According to the indictments, Anderson's signature appears on nine agreements with Blue Valley, starting Jan. 1, 1985, pledging payments or other arrangements. McClatchey's signature appears three times regarding laboratory arrangements. Neither has been charged with a crime.
Hospitals in Wichita and St. Louis assert that the consulting contracts were legitimate. Robert Heath, general counsel at St. Joseph at the time, said the hospital wanted to build its geriatric services as part of its mission and strategy. "We thought Blue Valley's assistance (would help) to develop a comprehensive system of care for the nursing home patient. They allegedly had expertise in that field." But the relationship with the LaHues didn't fulfill all the hospital's expectations. "As a consequence it was ultimately terminated after a four-year run," he said.
Heath declined to say whether the U.S. Justice Department or HHS' inspector general's office had asked for a settlement.
"Keep in mind this was an indictment of the two physicians in the medical group. None of the hospitals named in the indictment has been charged," he said.
Two hospitals came out of the investigation with their reputations unblemished and perhaps enhanced.
Eckard allegedly solicited Liberty Hospital and Olathe (Kan.) Medical Center to sign consulting contracts. They refused.
Frank Devocelle, Olathe's CEO, declined to be interviewed.
Joseph Crossett, administrator of Liberty Hospital, said what Blue Valley "proposed to provide wasn't something that we needed, and we said no. They were talking about providing medical direction to the patients in our long-term-care clinic. Fairly infrequently do we hire medical directors of units."

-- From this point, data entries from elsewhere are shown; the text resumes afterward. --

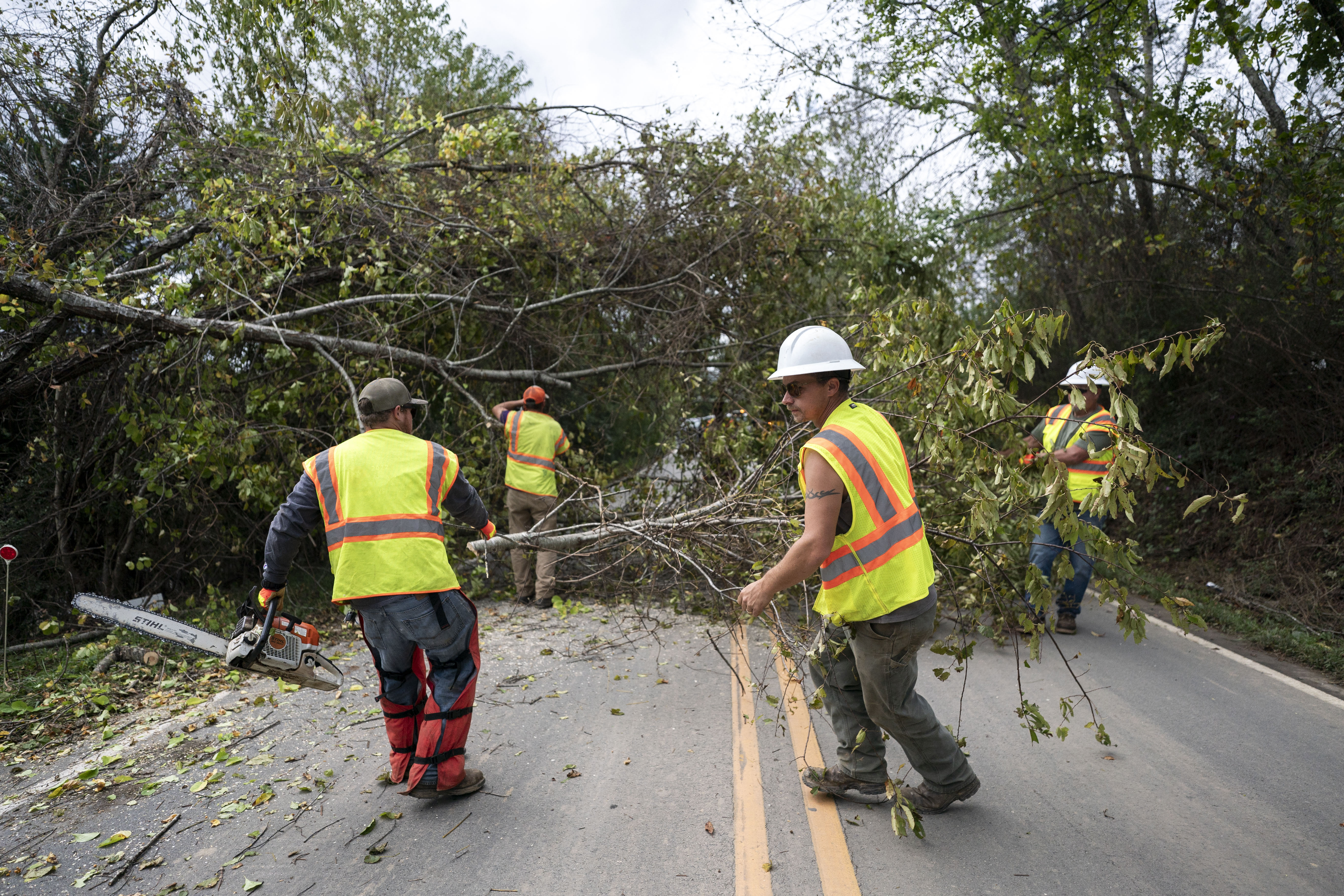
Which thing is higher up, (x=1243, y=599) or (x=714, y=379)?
(x=714, y=379)

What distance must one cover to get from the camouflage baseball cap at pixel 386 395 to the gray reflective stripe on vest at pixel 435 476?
253mm

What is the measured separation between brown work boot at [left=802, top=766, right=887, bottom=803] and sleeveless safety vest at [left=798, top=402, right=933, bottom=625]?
0.86m

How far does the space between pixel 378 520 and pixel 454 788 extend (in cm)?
129

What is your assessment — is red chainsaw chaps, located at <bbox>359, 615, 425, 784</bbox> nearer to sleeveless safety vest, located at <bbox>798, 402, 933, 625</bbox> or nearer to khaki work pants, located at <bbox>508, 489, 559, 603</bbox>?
sleeveless safety vest, located at <bbox>798, 402, 933, 625</bbox>

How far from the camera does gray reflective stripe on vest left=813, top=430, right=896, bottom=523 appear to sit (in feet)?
9.91

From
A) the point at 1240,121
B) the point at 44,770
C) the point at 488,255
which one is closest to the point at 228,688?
the point at 44,770

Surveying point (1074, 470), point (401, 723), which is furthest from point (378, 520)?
point (1074, 470)

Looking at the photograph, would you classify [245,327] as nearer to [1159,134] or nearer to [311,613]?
[311,613]

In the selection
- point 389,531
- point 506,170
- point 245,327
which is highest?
point 506,170

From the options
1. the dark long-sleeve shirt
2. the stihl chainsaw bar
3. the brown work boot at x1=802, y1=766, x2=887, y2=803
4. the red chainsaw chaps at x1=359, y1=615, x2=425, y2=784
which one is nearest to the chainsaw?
the stihl chainsaw bar

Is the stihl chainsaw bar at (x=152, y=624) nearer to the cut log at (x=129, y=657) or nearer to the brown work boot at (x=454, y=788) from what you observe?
the cut log at (x=129, y=657)

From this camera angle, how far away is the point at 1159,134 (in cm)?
865

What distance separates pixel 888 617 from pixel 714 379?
20.1ft

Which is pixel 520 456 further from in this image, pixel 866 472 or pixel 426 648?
pixel 866 472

He first heard about the investigation when "the FBI showed up on my doorstep. It's been two or three years ago." The FBI subpoenaed documents, and Crossett was asked to testify before a grand jury.
Crossett said he had heard nothing from authorities for a long time until he read of the indictments.
Malcolm Sparrow, a fraud control expert at the John F. Kennedy School of Government at Harvard University, said the activities described in the indictments sounded like typical kickback schemes, and the length of the alleged scheme highlighted the government's inability to uncover them and prosecute offenders.
Sparrow, author of License to Steal: Why Fraud Plagues America's Health Care System, had not read the indictments and couldn't comment on the specifics in the case.
But, he said disguising kickbacks to look like other contractual arrangements is not new to HCFA. The standard defense is to assert that the contracted services were delivered.
"How could it go on for 10 years without some audit or detection system stepping in and making some intervention? That is always the depressing question," he said. "It shows lack of routine controls sufficient to uncover these types of arrangements."
The indictments don't reveal how the alleged scheme was discovered.